My 5 year old son on the playground

My son is now 5 years old, and he achieves amazing feats of strength every day. He’s incredibly proud of himself when he swings on the monkey bars and pulls himself up with one hand. He has some incredible physical skills for his age, and we are also very proud of him. Raising a child has opened my eyes up to what it is to learn to live a full and happy life. And the fact is, you need more than physical strength to do just that. That’s why my husband came up with a phrase for my son that I also repeat to myself, quite often. He said to my son: “You need to be strong in mind, strong in heart, AND strong in muscle.” This caught my attention because Joseph Pilates himself believed that the mind was an essential piece of the puzzle for physical fitness. He called his exercise system “Contrology” and believed that a strong mind could control your muscles, and help you move in a safer, stronger and more functional manner. I’ve begun a meditation practice in the last year and I am absolutely in awe of how much it has positively changed my relationship with both my body and my emotions. It has also impacted my relationship with my family too. My mind is sharper and my heart is definitely feeling stronger. All three of these things- heart, mind, and body- are more balanced and working together. I am fortunate to have had a wonderful head start on my mind and body with all my years of Pilates practice behind me. My heart, however, was lagging a little behind the rest. This became clear to me the other day, and I’d like to share why.

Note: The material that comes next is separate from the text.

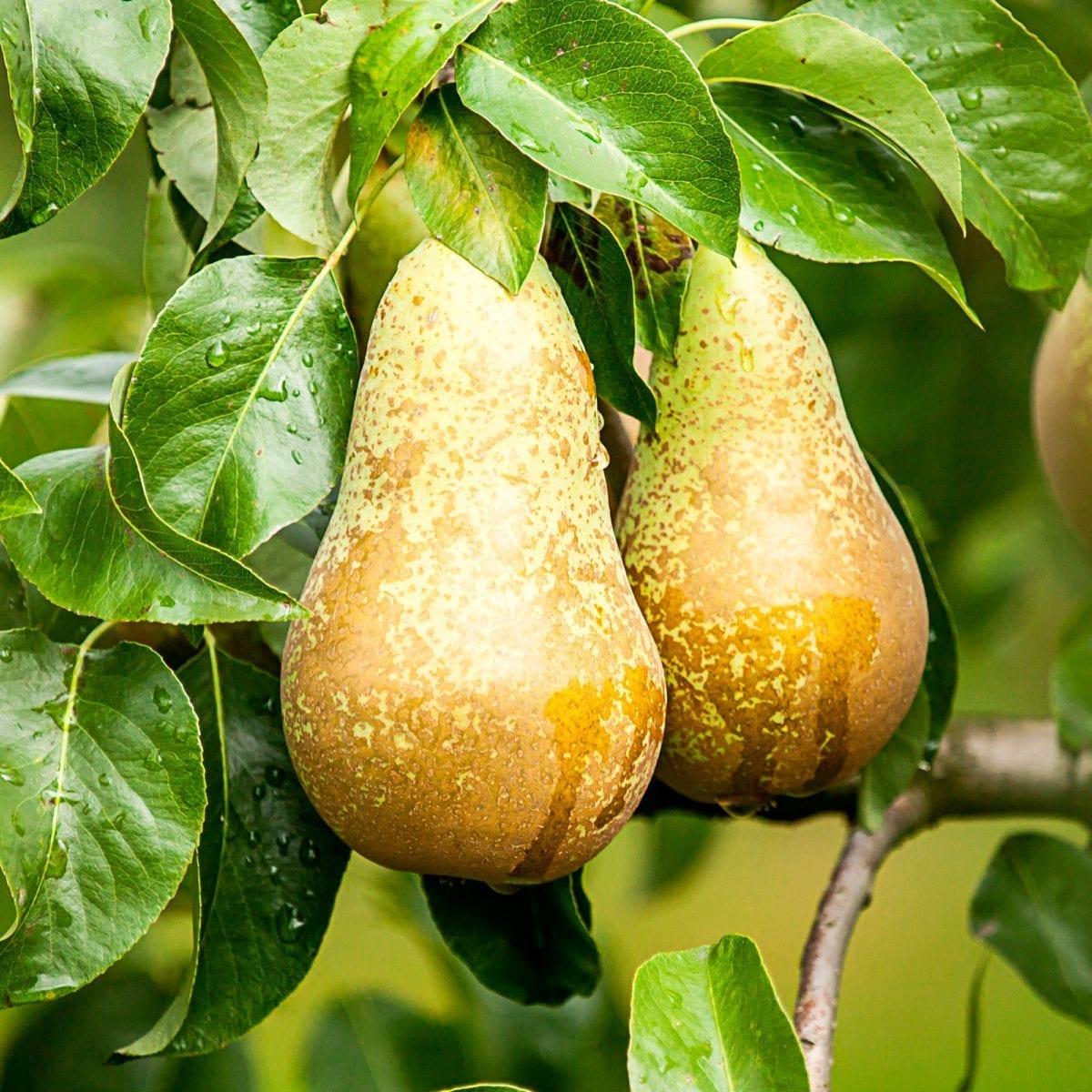 Boskoopsefruitbomen | Peer aan boom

A few weeks ago I found some old photos on my computer from when I first began my pilates teaching career, back in 2012 (see slideshow above). At the time, I hated them all and didn’t share very many. This time, when I looked at them, I couldn’t believe that my younger self was so critical. I wrote a blog post awhile ago about how I don’t look like a Pilates teacher, which was very cathartic and helped me set aside a lot of my old fears. But these photos showed me something new- that my feelings from that time were waaay off! In fact, now I’ve had a baby and my body is even further from this notion of “the pilates teacher’s body”. And I don’t even care! I’m the one living in here, and I can tell you it works pretty damn well and is strong and functional. I take care of it as best I can and I don’t see why I should be so worried about the judgements of others. It’s my body, and no one else’s business. 

All I could think when I was looking at these photos was that even if I was stronger physically back then, I sure wasn’t very strong in heart. I’m stronger in both my heart and my mind now. And why isn’t that just as important? Isn’t that what I am striving to teach my son?

So if you find yourself judging old photos of yourself, take a pause and breathe. Set them aside if you need to but please, take some time to develop the strength in your heart to look at them again with different eyes. You won’t be sorry.